Defining “influence” isn’t an exact science. With the rise of social media as a major force in the marketing world, brands are increasingly eager to identify those commanding a receptive following. Determining whose voice cuts through the clutter is no easy task.
But these issues don’t faze Wade Foxx. The Brisbane resident has successfully navigated the rise of social media influence over the past five years. He views each evolution as an opportunity to reach new audiences and create meaningful communities.
With a diverse marketing background, Foxx has managed to launch two social influence agencies, first MODA Creative – a marketing agency for social influencers – and more recently UR SOCIAL, an agency that specializes in social strategy. Foxx firmly believes that education is the most common barrier to social impact. So in addition to enhancing the profile of the content creators and brands he takes under his wing, he is developing new programs to train brands and individuals looking to grow their social audiences.
Here, Wade shares what brought him from the club to the conference room, and sets the record straight on some common misconceptions around what influence means to the social media game.
Kit and Ace: UR SOCIAL is one of many ventures you’ve successfully developed over the years. How did you arrive here?

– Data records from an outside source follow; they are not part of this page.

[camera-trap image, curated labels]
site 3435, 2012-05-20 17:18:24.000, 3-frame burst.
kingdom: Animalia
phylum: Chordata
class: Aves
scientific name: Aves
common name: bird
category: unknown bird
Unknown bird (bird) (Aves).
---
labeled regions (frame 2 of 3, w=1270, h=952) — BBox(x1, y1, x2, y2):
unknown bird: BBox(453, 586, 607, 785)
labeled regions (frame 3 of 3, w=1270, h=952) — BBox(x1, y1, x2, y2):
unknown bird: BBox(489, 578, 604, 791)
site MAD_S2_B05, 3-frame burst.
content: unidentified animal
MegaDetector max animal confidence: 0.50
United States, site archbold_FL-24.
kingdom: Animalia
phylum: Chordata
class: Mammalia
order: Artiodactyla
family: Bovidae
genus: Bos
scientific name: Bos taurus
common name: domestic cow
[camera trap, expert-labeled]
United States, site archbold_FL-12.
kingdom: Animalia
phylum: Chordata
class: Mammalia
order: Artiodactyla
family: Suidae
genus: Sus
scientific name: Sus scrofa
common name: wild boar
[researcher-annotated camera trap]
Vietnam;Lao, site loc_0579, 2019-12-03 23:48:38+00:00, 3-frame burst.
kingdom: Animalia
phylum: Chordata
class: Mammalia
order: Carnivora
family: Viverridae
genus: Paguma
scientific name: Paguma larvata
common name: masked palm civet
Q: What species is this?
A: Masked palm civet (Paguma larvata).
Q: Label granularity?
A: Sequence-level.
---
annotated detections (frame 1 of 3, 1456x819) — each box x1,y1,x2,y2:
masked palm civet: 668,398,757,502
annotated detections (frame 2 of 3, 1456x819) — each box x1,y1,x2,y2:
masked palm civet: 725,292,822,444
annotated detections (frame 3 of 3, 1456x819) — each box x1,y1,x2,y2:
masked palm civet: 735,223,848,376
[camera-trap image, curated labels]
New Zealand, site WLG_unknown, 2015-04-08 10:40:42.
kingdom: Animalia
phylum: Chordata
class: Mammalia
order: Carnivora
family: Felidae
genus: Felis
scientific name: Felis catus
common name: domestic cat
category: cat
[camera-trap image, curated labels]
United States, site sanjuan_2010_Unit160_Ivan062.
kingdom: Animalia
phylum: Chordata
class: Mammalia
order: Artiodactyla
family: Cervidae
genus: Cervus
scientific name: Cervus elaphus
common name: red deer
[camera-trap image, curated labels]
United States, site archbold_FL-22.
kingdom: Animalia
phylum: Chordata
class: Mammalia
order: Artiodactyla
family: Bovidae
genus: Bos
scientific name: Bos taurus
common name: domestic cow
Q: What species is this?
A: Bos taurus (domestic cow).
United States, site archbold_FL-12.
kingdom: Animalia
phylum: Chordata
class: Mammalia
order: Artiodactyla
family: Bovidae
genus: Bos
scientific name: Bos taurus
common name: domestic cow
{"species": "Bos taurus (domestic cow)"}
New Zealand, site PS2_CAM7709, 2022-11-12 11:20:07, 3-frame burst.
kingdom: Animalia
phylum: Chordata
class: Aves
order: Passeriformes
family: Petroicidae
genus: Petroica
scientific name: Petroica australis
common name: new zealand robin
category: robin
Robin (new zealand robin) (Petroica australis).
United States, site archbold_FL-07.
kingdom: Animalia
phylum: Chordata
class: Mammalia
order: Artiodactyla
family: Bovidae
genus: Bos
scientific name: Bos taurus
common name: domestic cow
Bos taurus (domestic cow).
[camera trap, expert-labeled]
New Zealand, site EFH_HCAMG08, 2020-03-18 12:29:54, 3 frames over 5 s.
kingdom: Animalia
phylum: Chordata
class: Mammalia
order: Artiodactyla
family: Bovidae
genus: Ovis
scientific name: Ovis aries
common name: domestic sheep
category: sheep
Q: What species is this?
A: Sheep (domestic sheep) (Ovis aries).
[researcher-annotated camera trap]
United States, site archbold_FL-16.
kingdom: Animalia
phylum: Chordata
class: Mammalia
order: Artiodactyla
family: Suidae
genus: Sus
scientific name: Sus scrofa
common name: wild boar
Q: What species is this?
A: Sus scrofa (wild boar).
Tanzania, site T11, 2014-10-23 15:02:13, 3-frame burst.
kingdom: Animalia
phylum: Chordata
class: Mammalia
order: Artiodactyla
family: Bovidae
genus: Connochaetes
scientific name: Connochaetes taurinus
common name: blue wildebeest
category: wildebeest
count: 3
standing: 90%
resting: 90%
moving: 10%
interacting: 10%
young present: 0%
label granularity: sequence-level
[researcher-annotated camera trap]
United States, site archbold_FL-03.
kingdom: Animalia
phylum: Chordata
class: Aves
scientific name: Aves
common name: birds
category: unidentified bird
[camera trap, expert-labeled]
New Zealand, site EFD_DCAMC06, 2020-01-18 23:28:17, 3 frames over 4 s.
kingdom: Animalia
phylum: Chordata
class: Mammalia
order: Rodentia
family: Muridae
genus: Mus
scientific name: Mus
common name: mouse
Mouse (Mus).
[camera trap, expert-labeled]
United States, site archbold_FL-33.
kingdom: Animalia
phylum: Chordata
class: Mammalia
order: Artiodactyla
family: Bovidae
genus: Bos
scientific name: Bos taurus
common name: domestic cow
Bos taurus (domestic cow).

Wade Foxx: My background is in nightclub marketing and public relations, but as I saw the growth and potential of Instagram as a brand marketplace, I co-founded MODA Creative in 2013 to turn strong role models into powerful brand advocates. By 2016 I was seeing the change in the demand from brands – they needed more help to create content and post consistently while building a community – and UR SOCIAL was born.
UR SOCIAL helps brands connect with their community through social influencers in a specific, engaged and sometimes lucrative corner of the digital media market – across platforms like Instagram, Facebook Live, SnapChat and Kwickie.
KA: What first brought you to the social media and influencer marketing space?
WF: I found marketing fun and it was exciting to launch campaigns and new businesses. I love the challenge of coming up with a creative idea to create a community for a brand or business.
KA: How do you create structure in a fast-paced lifestyle?
WF: For myself, it’s all about keeping the body healthy with early morning training, then cleaning my house and office space to ensure there’s a clean space, clean mind focus.
In the workplace, I believe that first you need to focus on yourself so you can lead by example, then create a team or tribe and up-skill them to be able to create systems. In my team I am passionate about creating systems to focus time on tasks that create results and build a community focused on creating strong, loyal connections between the producer and the client. On a practical level, working in social media and influencer marketing, you are in trouble if you don’t have Google Calendar and Pipedrive.
KA: What are some misconceptions people may have about influencer marketing and how do you overcome those?
WF: Everyone focuses on numbers, but measuring influencer marketing needs to be about more than how many followers or how much engagement an influencer can bring to a channel. It should be about creating hype to be part of a brand community, which builds loyal customers who will buy and enroll more friends to be part of the community.
KA: What lies ahead for you? What are you lining up next?
WF: It’s all about empowering the up-and-comers – I will be looking to do more educating online and in person at conferences to help more people become influencers in their industry.